THE DATA:
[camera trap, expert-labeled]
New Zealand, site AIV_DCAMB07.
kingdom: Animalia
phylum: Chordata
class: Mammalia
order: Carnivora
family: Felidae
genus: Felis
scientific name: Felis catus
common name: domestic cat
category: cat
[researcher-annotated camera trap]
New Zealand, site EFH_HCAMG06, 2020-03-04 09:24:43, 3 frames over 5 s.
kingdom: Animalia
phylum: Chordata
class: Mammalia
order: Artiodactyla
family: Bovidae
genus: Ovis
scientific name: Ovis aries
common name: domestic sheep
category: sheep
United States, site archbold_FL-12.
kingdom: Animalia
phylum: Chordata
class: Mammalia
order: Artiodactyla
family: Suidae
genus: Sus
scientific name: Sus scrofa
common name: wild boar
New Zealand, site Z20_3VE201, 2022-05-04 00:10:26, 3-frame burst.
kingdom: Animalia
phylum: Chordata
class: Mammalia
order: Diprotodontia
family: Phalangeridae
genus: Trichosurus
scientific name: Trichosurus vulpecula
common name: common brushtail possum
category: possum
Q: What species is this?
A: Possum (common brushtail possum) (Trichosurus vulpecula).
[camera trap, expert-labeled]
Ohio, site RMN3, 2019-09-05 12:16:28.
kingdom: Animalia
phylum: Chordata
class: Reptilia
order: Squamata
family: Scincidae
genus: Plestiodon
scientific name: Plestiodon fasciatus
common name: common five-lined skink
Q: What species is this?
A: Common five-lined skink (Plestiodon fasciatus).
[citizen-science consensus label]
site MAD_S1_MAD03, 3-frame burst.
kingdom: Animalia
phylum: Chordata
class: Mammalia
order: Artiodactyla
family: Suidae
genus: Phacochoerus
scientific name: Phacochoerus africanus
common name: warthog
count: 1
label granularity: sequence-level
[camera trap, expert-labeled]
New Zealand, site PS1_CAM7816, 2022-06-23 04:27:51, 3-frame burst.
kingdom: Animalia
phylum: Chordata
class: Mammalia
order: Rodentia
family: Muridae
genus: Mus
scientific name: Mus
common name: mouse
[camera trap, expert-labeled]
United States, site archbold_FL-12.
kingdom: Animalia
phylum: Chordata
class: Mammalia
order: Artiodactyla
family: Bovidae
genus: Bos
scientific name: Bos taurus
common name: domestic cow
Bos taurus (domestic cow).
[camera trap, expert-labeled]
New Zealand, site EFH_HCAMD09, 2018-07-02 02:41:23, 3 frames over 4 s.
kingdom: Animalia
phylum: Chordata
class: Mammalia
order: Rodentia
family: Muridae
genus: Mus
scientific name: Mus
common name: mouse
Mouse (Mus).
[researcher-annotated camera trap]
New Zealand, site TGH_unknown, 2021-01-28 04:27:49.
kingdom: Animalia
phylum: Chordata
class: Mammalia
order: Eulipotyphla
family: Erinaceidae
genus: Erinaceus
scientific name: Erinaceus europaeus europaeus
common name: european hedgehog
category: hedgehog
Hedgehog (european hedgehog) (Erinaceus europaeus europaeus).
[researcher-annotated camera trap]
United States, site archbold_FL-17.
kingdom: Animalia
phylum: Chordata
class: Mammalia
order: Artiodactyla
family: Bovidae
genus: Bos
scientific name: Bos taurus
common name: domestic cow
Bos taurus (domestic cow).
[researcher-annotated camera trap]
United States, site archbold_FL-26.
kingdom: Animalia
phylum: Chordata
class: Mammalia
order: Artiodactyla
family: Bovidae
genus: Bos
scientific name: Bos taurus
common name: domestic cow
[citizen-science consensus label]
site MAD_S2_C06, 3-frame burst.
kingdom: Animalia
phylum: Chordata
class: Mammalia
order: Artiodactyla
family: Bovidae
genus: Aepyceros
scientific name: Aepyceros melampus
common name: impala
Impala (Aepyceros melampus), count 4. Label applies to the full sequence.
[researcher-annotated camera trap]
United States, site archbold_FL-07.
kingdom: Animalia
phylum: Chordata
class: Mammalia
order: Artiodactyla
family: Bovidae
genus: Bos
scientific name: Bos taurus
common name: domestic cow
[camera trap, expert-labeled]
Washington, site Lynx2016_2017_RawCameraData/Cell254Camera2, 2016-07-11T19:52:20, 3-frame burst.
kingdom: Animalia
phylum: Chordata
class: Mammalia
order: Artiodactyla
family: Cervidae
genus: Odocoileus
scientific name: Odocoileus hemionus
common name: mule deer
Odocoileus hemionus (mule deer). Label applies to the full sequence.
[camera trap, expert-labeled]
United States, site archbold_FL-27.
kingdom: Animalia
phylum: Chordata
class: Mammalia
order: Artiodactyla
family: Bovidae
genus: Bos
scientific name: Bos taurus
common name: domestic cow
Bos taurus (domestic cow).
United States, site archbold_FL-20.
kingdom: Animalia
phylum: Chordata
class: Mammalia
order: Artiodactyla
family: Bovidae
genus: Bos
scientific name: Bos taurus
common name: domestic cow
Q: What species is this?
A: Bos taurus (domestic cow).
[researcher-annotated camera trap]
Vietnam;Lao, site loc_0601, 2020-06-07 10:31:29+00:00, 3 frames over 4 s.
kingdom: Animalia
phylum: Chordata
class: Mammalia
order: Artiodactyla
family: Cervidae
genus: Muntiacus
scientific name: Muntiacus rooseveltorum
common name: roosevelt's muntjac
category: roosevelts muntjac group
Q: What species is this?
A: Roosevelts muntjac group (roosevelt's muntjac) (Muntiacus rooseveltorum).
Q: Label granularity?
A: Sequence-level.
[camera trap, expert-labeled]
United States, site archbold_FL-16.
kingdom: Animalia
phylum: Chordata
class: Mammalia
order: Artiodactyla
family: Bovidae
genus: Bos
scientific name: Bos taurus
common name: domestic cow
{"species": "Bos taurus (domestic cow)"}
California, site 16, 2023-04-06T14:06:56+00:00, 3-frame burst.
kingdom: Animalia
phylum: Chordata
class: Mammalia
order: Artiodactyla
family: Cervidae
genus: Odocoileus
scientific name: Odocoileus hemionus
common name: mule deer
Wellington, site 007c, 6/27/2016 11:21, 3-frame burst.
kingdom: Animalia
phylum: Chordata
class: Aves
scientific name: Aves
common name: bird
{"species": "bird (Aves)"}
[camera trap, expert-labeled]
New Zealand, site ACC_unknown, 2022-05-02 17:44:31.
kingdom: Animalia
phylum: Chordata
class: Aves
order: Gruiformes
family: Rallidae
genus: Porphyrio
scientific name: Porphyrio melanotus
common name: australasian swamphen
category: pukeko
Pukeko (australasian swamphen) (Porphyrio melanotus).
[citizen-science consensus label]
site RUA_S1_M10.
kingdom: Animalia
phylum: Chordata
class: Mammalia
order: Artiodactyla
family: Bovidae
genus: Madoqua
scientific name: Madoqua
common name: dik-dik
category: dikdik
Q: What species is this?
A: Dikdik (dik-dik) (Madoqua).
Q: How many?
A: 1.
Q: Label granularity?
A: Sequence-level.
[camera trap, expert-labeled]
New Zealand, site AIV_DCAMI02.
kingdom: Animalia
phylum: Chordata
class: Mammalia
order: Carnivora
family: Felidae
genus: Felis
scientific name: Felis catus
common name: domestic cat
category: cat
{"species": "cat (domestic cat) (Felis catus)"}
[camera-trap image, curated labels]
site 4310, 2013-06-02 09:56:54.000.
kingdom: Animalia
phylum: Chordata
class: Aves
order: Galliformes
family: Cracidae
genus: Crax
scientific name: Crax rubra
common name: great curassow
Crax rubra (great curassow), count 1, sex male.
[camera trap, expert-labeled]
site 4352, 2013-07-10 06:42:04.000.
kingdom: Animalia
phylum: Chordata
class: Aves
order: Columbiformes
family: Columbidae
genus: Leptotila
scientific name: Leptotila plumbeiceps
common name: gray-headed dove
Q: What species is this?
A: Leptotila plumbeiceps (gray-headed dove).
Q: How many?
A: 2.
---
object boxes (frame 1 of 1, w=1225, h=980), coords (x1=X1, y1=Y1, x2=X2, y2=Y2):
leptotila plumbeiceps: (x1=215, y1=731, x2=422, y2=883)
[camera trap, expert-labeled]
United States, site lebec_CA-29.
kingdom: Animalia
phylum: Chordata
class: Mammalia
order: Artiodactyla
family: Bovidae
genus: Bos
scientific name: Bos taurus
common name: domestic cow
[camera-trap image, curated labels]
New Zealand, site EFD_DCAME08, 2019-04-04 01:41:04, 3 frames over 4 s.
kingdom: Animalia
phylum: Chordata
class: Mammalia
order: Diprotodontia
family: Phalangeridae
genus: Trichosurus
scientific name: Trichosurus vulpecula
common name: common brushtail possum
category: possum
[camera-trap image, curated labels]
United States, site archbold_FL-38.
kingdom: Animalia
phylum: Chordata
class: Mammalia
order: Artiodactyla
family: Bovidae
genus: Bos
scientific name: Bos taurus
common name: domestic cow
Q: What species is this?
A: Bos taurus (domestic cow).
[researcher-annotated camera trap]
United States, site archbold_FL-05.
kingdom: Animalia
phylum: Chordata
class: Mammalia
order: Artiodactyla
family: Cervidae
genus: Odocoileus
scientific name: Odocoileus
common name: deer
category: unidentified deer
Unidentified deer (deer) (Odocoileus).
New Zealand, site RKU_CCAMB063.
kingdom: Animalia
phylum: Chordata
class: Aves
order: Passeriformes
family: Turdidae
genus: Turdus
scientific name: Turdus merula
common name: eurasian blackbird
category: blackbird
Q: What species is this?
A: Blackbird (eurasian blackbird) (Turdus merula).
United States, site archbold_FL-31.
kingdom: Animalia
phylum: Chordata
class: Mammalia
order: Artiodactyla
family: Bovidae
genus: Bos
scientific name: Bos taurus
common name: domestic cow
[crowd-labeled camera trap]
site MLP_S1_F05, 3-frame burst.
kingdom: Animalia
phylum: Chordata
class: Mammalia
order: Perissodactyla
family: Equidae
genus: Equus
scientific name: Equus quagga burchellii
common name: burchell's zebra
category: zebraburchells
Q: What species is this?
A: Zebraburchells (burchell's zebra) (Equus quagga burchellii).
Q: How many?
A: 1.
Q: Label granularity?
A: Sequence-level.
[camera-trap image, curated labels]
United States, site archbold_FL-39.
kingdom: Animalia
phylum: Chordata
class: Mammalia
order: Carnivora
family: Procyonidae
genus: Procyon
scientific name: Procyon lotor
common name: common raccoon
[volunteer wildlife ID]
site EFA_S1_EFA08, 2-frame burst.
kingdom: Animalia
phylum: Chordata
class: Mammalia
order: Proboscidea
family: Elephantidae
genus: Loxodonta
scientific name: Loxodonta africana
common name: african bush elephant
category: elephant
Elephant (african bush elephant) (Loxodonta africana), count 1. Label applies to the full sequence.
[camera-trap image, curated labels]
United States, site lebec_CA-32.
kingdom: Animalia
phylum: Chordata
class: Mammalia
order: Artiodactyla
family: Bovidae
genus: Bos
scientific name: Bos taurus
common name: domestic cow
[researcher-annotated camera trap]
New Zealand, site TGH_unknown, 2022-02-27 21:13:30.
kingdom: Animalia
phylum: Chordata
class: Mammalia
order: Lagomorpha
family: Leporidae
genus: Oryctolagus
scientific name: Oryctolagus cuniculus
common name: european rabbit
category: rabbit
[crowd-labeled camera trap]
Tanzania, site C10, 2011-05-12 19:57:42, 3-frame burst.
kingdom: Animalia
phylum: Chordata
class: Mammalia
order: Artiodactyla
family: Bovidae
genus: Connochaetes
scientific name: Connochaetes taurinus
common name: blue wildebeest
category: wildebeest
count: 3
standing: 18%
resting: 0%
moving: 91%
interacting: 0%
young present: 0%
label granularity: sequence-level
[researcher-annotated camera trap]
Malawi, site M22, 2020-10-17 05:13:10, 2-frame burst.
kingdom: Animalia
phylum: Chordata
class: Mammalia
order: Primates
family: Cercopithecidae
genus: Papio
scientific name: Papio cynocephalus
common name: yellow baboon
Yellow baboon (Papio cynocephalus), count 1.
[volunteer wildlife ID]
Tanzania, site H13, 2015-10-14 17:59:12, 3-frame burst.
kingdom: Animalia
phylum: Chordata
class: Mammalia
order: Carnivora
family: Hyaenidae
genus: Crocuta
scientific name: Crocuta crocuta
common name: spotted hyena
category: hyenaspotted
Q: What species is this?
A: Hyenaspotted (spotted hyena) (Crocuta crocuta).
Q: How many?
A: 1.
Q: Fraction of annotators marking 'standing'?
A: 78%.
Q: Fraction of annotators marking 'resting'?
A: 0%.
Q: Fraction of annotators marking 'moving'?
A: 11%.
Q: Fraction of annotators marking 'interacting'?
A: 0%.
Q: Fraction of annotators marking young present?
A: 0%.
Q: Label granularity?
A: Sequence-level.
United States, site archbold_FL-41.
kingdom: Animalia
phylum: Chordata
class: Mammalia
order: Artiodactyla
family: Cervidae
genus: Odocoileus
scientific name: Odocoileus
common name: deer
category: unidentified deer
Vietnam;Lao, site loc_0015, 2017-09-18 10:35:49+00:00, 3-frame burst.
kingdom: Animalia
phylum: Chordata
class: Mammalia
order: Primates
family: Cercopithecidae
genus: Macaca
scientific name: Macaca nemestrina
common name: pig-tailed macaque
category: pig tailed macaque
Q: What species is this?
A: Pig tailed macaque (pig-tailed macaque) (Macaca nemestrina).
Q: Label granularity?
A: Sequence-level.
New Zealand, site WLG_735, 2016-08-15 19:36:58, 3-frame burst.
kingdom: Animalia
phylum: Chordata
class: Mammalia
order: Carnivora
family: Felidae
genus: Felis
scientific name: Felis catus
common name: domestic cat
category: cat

WHAT NEEDS TO BE DONE: For the string "present", give the number of lines in the records that contain it and nothing besides.

RESPONSE TO THE TASK: 2